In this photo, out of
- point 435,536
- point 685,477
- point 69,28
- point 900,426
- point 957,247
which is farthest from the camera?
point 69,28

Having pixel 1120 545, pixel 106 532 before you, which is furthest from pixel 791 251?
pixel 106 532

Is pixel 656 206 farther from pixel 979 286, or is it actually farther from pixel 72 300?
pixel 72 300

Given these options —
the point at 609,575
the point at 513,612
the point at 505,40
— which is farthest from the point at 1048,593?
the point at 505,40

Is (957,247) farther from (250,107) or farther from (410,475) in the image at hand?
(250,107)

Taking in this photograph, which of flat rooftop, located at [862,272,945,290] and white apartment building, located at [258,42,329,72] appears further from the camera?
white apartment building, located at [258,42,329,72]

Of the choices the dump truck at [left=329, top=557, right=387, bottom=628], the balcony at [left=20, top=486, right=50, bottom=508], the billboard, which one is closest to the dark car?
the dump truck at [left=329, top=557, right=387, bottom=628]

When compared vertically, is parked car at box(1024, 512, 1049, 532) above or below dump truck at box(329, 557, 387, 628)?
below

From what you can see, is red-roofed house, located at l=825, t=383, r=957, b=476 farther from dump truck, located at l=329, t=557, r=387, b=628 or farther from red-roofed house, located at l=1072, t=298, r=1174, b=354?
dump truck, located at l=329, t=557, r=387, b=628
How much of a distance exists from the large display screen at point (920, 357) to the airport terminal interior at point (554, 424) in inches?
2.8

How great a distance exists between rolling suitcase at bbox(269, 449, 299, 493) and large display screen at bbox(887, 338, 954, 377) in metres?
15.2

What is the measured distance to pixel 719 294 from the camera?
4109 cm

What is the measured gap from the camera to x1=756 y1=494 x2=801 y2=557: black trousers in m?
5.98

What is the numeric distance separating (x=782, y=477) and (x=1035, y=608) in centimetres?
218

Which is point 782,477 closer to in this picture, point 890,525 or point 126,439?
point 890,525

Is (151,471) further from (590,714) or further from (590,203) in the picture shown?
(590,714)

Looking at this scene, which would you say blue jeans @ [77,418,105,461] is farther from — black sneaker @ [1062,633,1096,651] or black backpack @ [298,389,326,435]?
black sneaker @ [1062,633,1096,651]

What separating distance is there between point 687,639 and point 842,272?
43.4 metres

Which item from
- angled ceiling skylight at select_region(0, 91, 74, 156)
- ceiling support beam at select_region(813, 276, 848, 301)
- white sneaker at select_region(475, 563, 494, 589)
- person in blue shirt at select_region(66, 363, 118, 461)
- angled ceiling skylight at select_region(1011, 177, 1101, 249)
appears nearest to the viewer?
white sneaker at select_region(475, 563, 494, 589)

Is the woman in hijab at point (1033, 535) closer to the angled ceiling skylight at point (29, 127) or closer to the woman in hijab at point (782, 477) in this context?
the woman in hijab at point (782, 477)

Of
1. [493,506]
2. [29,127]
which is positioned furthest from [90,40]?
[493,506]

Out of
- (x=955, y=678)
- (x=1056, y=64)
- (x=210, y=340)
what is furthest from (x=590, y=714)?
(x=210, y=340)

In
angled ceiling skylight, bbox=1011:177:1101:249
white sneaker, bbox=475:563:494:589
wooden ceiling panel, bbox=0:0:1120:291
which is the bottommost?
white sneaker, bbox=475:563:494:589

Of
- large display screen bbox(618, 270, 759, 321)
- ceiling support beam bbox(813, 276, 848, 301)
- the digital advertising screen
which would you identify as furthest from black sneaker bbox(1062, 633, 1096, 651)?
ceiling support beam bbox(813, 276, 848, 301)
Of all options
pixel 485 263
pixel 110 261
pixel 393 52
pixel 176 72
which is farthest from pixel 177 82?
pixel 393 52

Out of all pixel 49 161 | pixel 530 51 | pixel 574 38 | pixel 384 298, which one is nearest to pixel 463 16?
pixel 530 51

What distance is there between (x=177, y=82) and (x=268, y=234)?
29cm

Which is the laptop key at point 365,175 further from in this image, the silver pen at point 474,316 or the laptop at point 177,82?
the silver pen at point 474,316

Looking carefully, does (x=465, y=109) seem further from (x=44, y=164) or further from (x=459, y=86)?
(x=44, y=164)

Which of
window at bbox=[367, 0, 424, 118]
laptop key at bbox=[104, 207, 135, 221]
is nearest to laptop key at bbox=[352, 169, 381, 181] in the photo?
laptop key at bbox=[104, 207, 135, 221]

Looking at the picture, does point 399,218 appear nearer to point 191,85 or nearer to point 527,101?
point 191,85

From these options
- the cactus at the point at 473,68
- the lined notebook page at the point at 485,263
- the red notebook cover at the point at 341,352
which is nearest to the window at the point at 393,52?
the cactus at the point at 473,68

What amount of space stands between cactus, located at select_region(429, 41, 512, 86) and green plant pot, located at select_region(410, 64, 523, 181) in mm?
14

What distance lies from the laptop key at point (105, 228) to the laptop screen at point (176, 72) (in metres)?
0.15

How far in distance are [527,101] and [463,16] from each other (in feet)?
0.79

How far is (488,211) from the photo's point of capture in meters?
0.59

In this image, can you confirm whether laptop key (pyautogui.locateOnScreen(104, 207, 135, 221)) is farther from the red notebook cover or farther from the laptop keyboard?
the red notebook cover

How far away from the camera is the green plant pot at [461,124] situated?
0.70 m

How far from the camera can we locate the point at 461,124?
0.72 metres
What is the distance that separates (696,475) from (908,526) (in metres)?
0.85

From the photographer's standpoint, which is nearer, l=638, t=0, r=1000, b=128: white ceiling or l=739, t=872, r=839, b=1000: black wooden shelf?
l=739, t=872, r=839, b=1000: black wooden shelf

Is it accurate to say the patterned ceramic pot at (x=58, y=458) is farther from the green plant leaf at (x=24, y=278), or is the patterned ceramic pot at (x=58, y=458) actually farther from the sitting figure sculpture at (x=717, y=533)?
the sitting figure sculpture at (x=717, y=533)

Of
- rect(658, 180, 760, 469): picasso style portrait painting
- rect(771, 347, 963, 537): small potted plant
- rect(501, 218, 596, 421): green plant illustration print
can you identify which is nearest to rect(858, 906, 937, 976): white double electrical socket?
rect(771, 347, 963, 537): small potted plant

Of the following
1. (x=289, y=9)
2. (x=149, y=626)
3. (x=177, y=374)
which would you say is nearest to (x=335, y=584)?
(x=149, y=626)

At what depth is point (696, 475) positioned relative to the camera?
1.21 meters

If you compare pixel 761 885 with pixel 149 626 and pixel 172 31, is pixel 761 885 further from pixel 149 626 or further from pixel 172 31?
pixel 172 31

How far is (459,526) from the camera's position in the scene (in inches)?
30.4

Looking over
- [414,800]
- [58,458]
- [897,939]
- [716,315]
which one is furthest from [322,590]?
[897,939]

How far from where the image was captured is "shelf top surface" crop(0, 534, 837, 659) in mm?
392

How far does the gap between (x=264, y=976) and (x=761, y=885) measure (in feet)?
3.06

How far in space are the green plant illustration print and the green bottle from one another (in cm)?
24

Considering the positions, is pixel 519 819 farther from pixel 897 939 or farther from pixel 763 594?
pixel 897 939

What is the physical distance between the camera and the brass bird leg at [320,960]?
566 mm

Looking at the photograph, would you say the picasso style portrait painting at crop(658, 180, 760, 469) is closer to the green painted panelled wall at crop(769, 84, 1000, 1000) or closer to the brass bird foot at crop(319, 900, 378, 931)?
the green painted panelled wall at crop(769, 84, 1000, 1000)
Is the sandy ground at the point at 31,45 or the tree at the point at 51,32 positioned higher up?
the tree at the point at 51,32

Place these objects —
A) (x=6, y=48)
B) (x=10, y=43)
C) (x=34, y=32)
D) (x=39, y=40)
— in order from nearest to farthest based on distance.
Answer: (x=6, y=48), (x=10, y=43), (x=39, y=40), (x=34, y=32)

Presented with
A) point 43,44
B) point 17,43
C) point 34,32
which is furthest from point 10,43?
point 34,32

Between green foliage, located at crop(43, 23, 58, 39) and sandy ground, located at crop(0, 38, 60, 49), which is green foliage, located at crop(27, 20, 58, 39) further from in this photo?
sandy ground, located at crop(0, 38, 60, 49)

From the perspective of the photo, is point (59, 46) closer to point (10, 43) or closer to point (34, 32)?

-------------------------

Directions for this task:
In the listing above, find the line containing "Place these objects —" and please quote exactly that line through the last one, and no other lines.

Task solution:
Place these objects —
A) (x=6, y=48)
B) (x=10, y=43)
C) (x=34, y=32)
D) (x=39, y=40)
— in order from nearest to farthest based on distance.
Answer: (x=6, y=48), (x=10, y=43), (x=39, y=40), (x=34, y=32)

Presented with
A) point 43,44
B) point 17,43
C) point 34,32
which is furthest from point 10,43?
point 34,32

Between green foliage, located at crop(43, 23, 58, 39) and sandy ground, located at crop(0, 38, 60, 49), which is green foliage, located at crop(27, 20, 58, 39) further from in this photo?
sandy ground, located at crop(0, 38, 60, 49)

From the perspective of the photo, is point (59, 46) closer to point (10, 43) or closer to point (34, 32)?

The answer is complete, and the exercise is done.